Schwerverkehrsabgabe
Landwirtschaftliche Fahrzeuge mit grünen Kontrollschildern sind von der Schwerverkehrsabgabe befreit. Ferner gelten für Fahrer solcher Fahrzeuge – im Gegensatz zum Transportgewerbe – die Arbeits- und Lenkzeitvorschriften nicht.
Mineralölsteuer
Bauern erhalten den Mineralölsteuerzuschlag sowie einen Teil der Mineralölsteuer zurückerstattet, wenn sie den Treibstoff für die Land- und Forstwirtschaft verwenden. Für das Jahr 2015 bezifferte die Eidgenössische Zollverwaltung den Einnahmenausfall für den Bund auf 68,5 Millionen Franken.

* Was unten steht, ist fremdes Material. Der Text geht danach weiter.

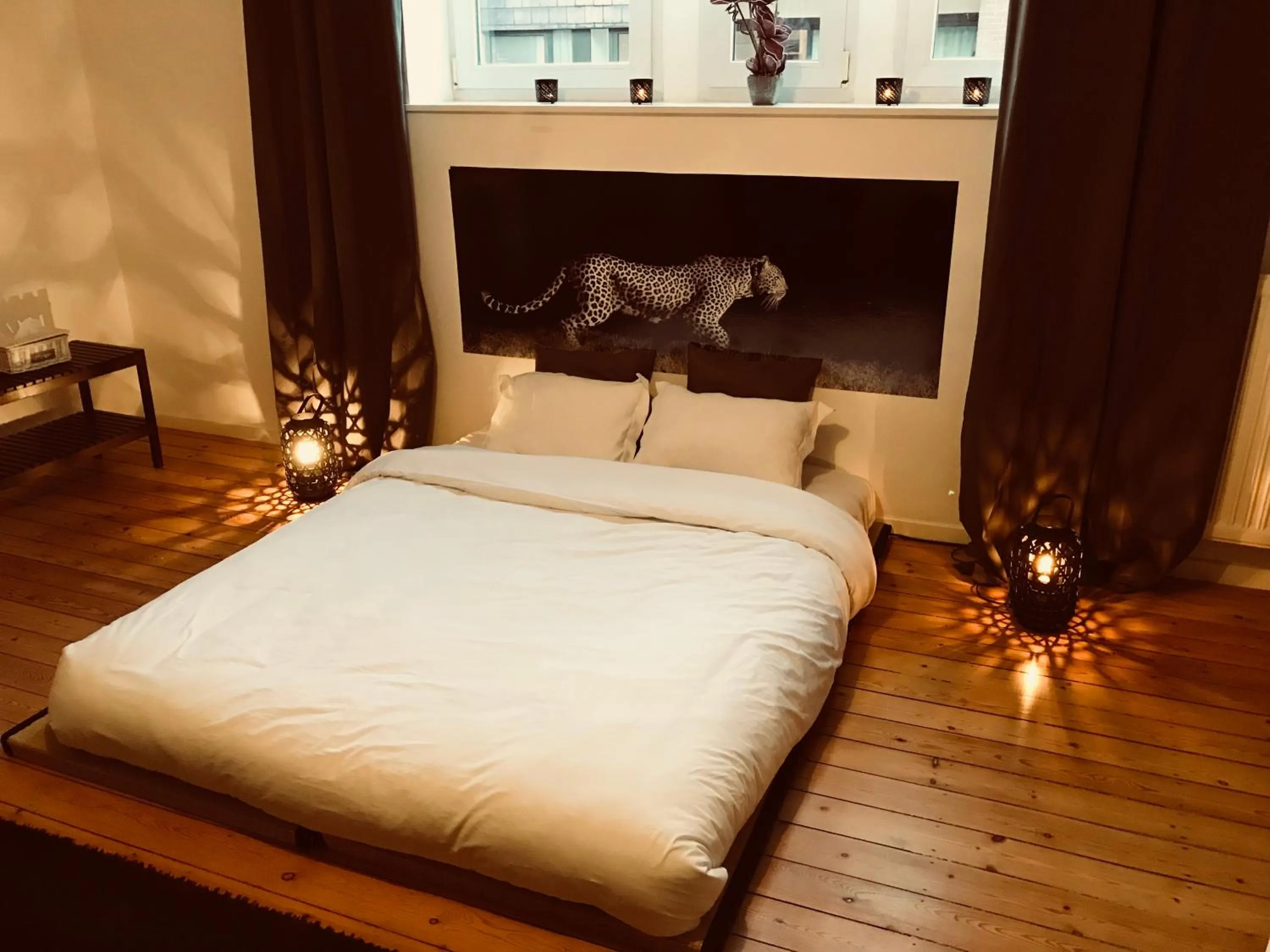 Bedroom, Bed in Chic Cocoon Guest House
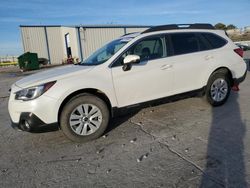 Subaru Outback salvage cars for sale: 2018 Subaru Outback 2.5I Premium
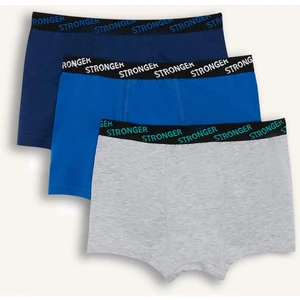 Erkek Çocuk 3'lü Boxer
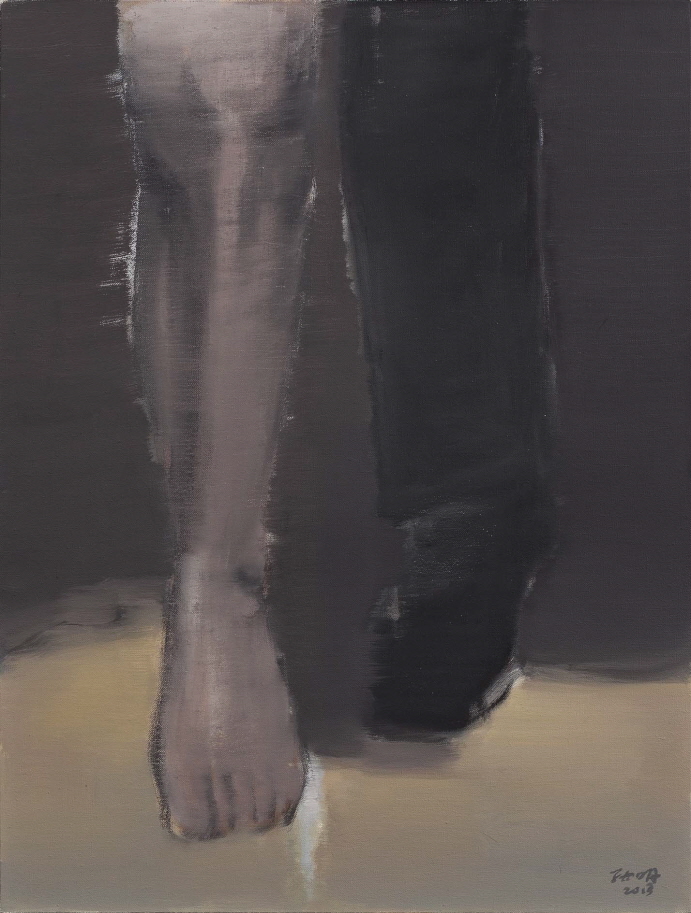 No.13, 2013, Oil on canvas, 80x60cm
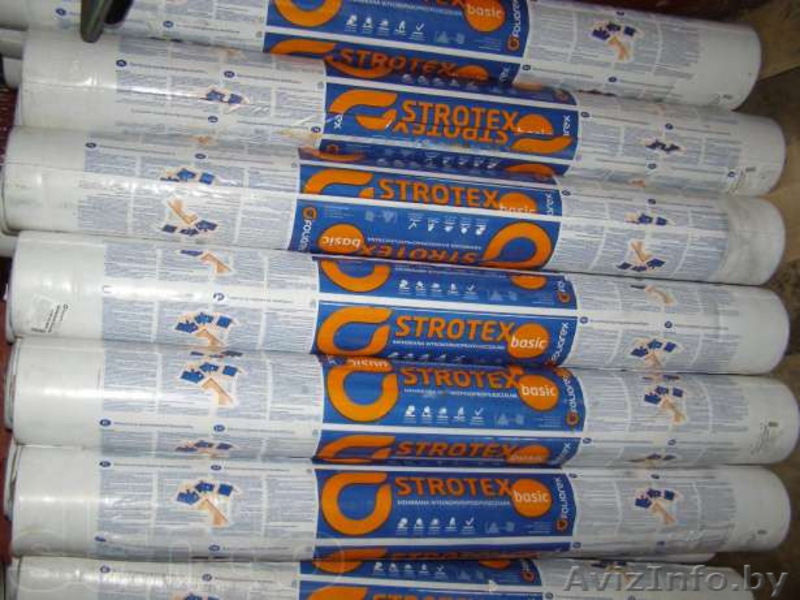 Пленки гидроветрозащитные,параизоляционные, мембраны - Изображение #2, Объявление #1535289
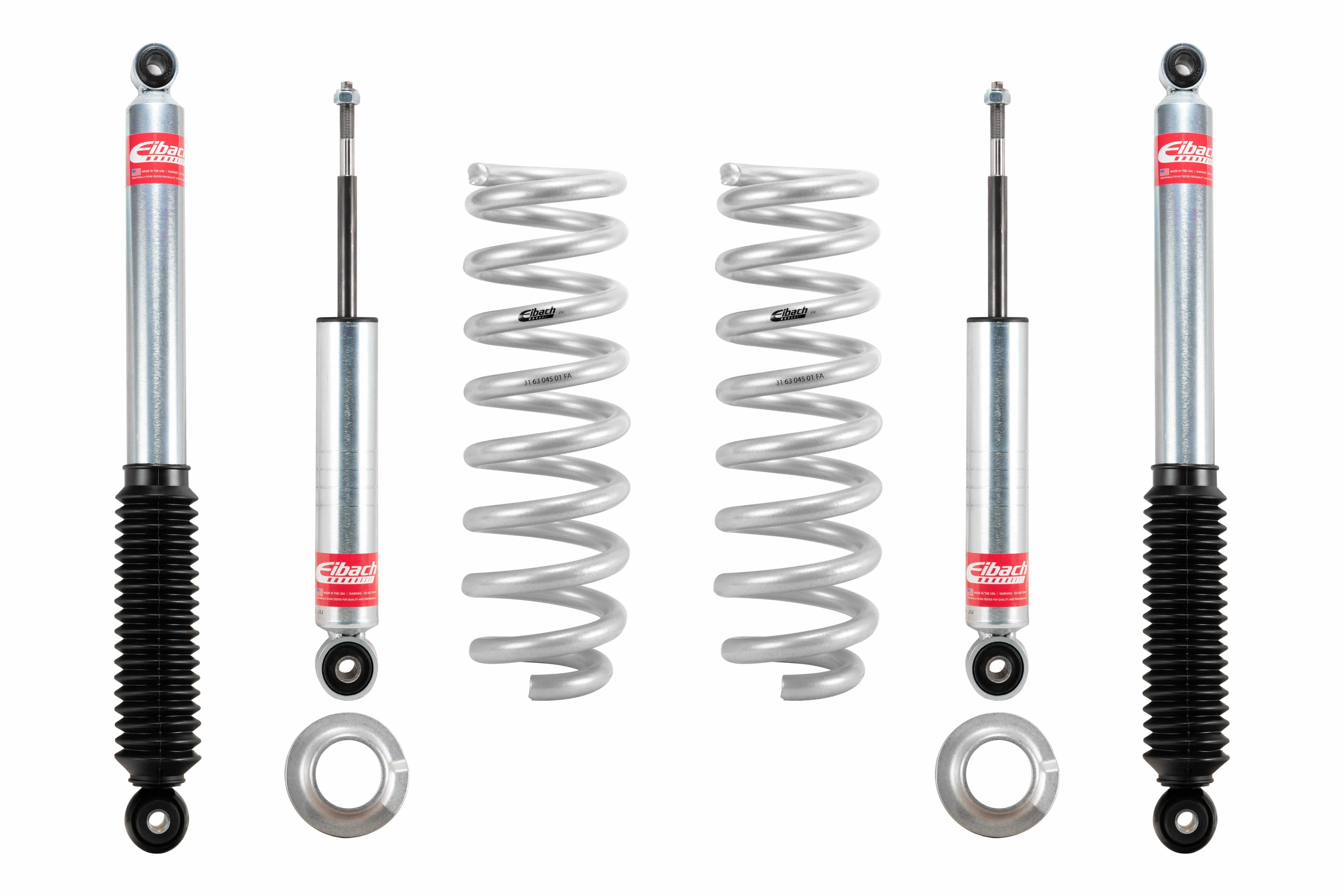 Eibach Pro-Truck Stage 1 Front and Rear Suspension Lift Kit for 2022-2024 Nissan Frontier E80-63-045-01-22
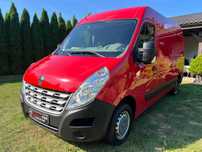 Ładny Renault Master 2.3 Dci,L2H2-Średniak,125 KM,Automat,Klima.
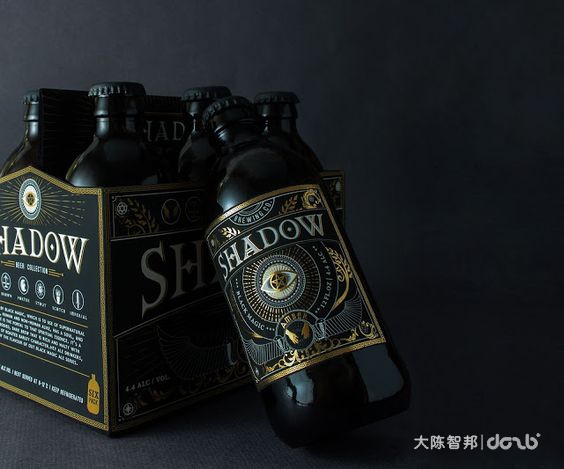 Shadow Beer by Zoey Chung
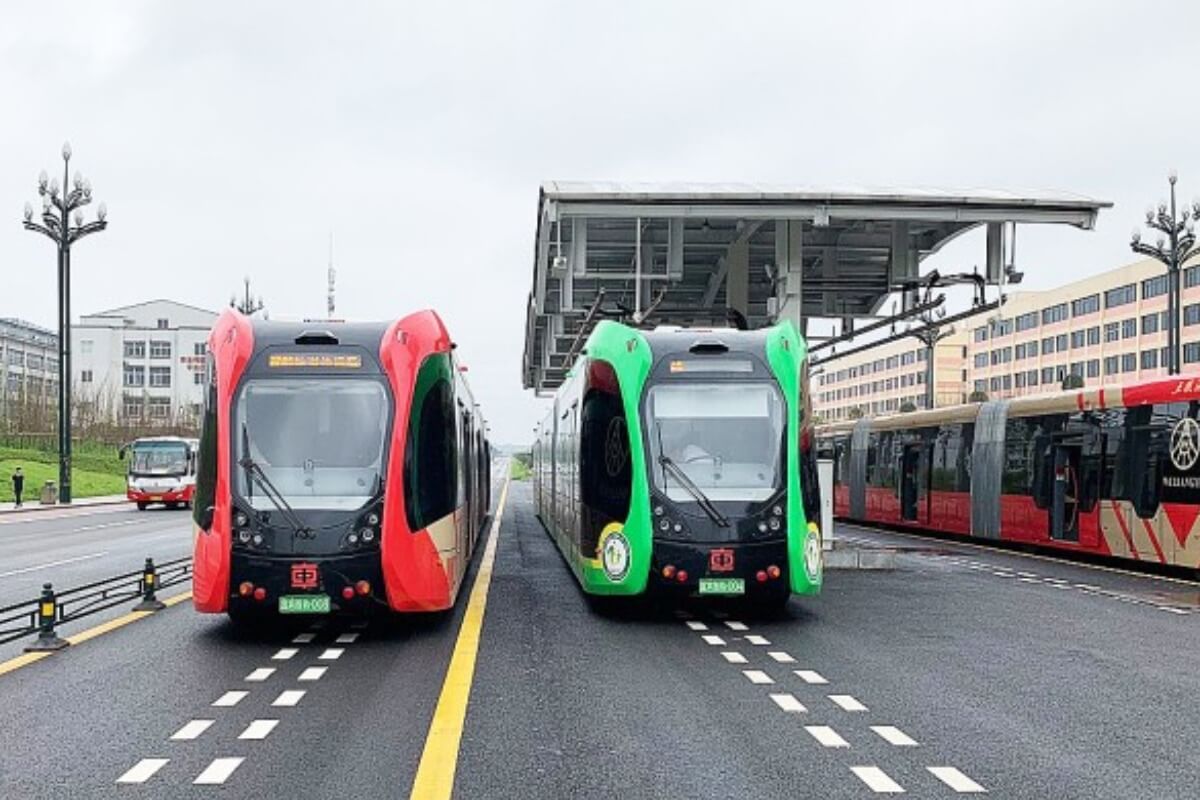 無軌道電車システム、ハノイ市内に導入の可能性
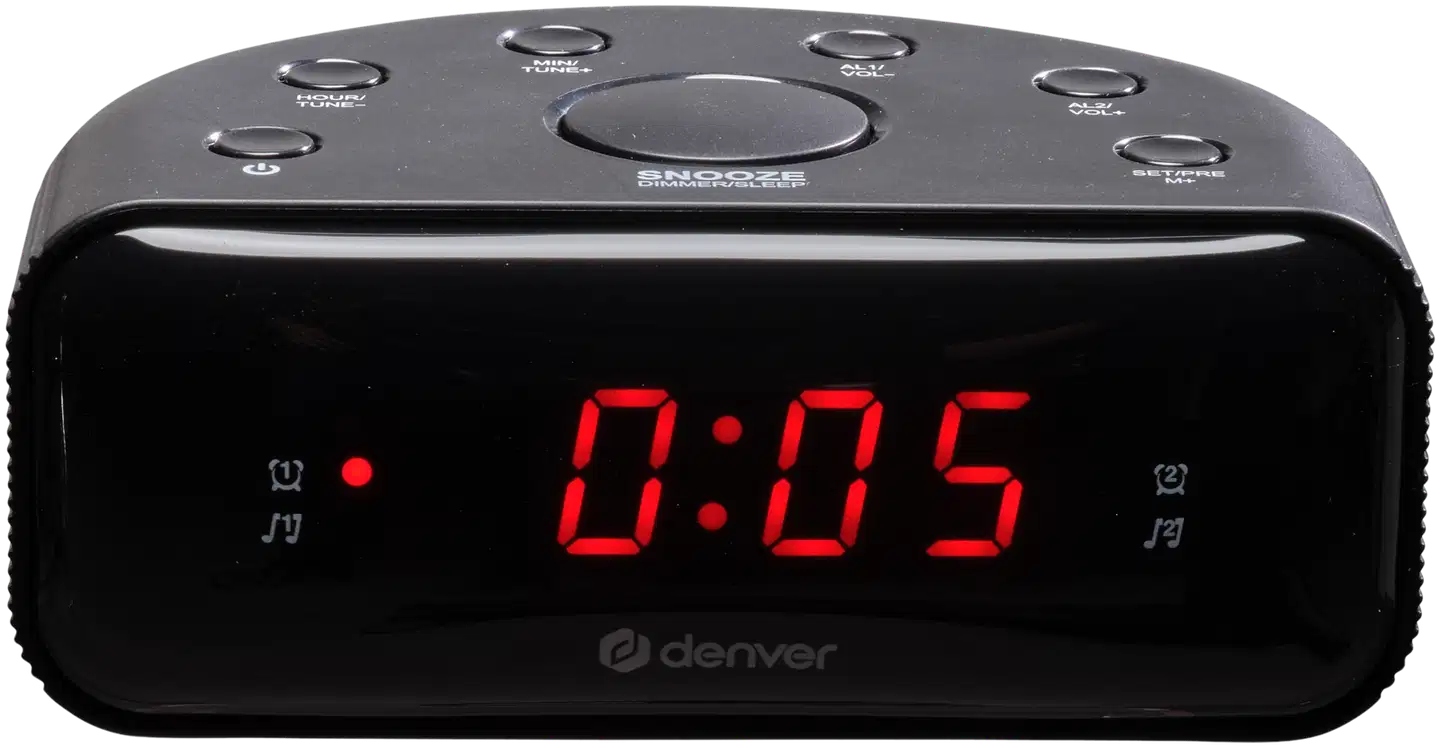 Denver kelloradio CR-430 - 1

Der Schweizerische Bauernverband bestreitet vehement, die Bauern würden bevorzugt. Die Landwirtschaft habe praktisch keine Vorteile gegenüber dem Gewerbe, sagt er. Und dort, wo solche bestünden, würden diese durch andere Nachteile wieder aufgehoben, behauptet der Vize-Verbandsdirektor Urs Schneider.
Die Privilegien zum Beispiel bei den Fahrzeugen seien gerechtfertigt wegen der dezentralen Lage der Bauernbetriebe. Die vom Steuerzahler getragenen Kinderzulagen seien eine «sozialpolitische Massnahme». Zudem hätten die Bauern einen Verfassungsauftrag, das Land mit Nahrungsmitteln zu versorgen und die Landschaft zu pflegen.
Der Schweizerische Gewerbeverband hingegen fordert, «Wettbewerbsverzerrungen» müssten fallen. Die bestehenden Gesetze verlangten, Bauern und Gewerbe gleich zu behandeln.
Die Wirtschaftskommission des Ständerates verlangt vom Bundesrat bis im August «vertiefte Abklärungen» zum Steuergeschenk beim Baulandverkauf. Und sie will wissen, inwiefern Landwirte und Gewerbler ungleich behandelt werden.